** НЕОБХОДИМЫЕ ДЕЙСТВИЯ **
**1)** Ответьте на вопросы по тексту о Руссо:
(a) С кем поссорился Руссо?
(b) Как называется статья Мишеля Фуко о Руссо?
(c) С чьей «Исповедью» сопоставляется «Исповедь» Руссо?
**2)** Продолжите текст о Руссо, начав сразу после его последнего предложения.

Но и внутренняя жизнь, согласно Руссо, основана на таком предупреждении, умении проследить за собой, не оставив следа в себе. Быть свободным – значит, быть особо бережным к себе. Если в социальной жизни для Руссо человек человеку – вольноотпущенник, то в отношении к себе человек – окликание самого себя, умеющий себя сберечь, окликающий, чтобы не попасть в беду. В этом смысл «Исповеди» Руссо – показать, как многочисленные пороки могут быть преодолены, если с самого начала представить их не просто как привлекательные и лживые, но как выставляющие на позор самого их носителя. В этом отличие «Исповеди» Руссо от «Исповеди» Августина: Августин показывал, как недостаточность любви к Богу приводила к тому, что любая любовь в его жизни становилась ложной, что страсть оказывалась разрушительной страстью, так что собрать себя можно было только особым самоотречением. Руссо хотя и может относиться к себе былому со сколь угодно большой ненавистью, никогда от себя не отрекается, но показывает, что прежние заблуждения в любви были как бы интригой против него самого, испортив не только его репутацию, но и саму возможность безупречного действия. В этом корень антицерковности Руссо – для него церковь как институт, пытающийся обратить все добрые дела на пользу своей репутации, делает в мире испорченных репутаций невозможным, заведомо предосудительным любое доброе дело. Поэтому нужно делать добро вне церкви, и тогда репутация добрых дел будет соответствовать их энергичности, а общественный договор позволит выдвигать наилучшие предложения, как вместе совершать самые добрые дела.
Итак, если политики обычно видят интриги только во внешнем мире, объясняя ими, скажем, свое поражение на выборах, то Руссо видит интриги во внутреннем мире. Не случайно Руссо поссорился с покровительствовавшим ему Дэвидом Юмом, заподозрив его в том, что тот, допуская, что в политике могут быть поражения, тем самым пытается использовать эти поражения как часть интриги своих теоретических построений. Для Руссо была нужна только победа над собственными недостатками и над подозрениями других, которая и позволяла стать откровенным с собой.
Крупнейший культуролог XX века французский ученый Мишель Фуко в статье «О диалогах Руссо» замечал, что Руссо мог употреблять любые литературные штампы, но не развивал их, в отличие от других писателей, а как бы окружал их молчанием. Ведь Руссо считал, что несправедливость возникает, когда все слишком увлекаются штампами и готовыми моделями поведения, и преодолевал несправедливость просто организацией текста. Поэтому Руссо так любили такие теоретики XX века, как Поль де Ман и Жак Деррида, сделавшие текст главным предметом интеллектуального внимания.

** СТРОКИ НАБОРА ДАННЫХ **
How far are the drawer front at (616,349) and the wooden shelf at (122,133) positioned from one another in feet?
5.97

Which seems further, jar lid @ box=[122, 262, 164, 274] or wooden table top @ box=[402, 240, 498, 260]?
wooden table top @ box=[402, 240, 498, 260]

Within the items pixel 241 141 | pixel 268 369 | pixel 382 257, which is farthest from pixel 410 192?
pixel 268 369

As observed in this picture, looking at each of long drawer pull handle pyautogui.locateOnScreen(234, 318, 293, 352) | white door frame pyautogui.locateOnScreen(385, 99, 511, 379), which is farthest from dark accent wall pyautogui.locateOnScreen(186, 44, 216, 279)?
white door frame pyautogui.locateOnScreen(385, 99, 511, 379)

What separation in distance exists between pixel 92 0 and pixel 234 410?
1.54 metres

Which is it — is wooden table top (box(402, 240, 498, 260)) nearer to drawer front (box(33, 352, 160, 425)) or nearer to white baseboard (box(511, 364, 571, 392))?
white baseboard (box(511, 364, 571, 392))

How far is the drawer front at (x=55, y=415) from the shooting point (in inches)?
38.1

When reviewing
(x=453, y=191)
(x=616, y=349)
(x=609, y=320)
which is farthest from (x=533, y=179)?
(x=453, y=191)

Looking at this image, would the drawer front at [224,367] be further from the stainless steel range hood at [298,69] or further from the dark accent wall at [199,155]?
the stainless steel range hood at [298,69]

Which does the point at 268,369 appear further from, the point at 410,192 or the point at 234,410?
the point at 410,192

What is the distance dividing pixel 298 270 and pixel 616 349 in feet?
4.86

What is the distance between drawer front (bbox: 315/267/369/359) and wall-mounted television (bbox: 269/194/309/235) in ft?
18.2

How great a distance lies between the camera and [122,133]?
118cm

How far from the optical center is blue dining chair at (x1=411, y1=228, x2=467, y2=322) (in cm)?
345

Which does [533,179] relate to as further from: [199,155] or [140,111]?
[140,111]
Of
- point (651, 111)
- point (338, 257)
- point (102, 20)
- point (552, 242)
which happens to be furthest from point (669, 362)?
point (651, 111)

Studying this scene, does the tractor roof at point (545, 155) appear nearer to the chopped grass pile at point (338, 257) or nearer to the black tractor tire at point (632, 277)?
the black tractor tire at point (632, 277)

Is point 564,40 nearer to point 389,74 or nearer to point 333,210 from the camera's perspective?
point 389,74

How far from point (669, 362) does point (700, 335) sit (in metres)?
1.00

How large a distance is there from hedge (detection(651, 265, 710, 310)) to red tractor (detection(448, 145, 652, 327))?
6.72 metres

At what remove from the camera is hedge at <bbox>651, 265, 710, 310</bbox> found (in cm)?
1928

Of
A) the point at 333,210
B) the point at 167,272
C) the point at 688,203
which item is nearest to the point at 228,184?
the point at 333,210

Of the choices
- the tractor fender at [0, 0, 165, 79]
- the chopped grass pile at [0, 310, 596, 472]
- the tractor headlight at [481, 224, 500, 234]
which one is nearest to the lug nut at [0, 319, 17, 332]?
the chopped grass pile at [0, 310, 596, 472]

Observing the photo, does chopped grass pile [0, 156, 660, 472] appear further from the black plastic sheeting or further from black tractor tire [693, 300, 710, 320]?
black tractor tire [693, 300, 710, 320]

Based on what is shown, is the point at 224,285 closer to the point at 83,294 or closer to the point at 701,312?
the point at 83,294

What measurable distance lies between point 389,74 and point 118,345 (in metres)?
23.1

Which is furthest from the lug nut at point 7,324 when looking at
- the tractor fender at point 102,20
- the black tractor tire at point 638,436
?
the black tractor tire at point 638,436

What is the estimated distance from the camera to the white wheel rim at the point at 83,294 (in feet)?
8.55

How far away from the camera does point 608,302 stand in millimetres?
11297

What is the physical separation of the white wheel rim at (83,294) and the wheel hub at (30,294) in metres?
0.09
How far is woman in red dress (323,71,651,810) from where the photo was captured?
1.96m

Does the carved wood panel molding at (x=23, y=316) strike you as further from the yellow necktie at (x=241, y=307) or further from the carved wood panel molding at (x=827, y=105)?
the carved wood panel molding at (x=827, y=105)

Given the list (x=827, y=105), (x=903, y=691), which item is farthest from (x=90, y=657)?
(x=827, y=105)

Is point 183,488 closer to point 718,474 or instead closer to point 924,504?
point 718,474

** ОТВЕТЫ **
**1)**
(a) С Дэвидом Юмом.
(b) «О диалогах Руссо».
(c) С «Исповедью» Августина.

**2)**
Для Руссо чувство есть основа добра именно потому, что разумный контроль всех эпизодов отношений с обществом невозможен, поскольку сам «герой» (будь то сам Руссо или героиня «Элоизы») изначально проблемен. Уже в классицизме античный фатум вершит сам герой, обладающий внутренним миром, его «биография» и есть оракул. От опоры на внутренний мир в барокко к опоре на образцовую мораль в классицизме вырисовывается проблема чувства как самого воображаемого, но при этом интеллектуально наименее проблемного обоснования человеческого существования: стать чувствующим, чтобы стать добрым, а не подчиняться суете общественного порока. Поэтому руссоизм двойствен: он имеет в виду человека начального, личную память о непорочном детстве, но и человека общественного, который только так и может что-то сказать об этой памяти.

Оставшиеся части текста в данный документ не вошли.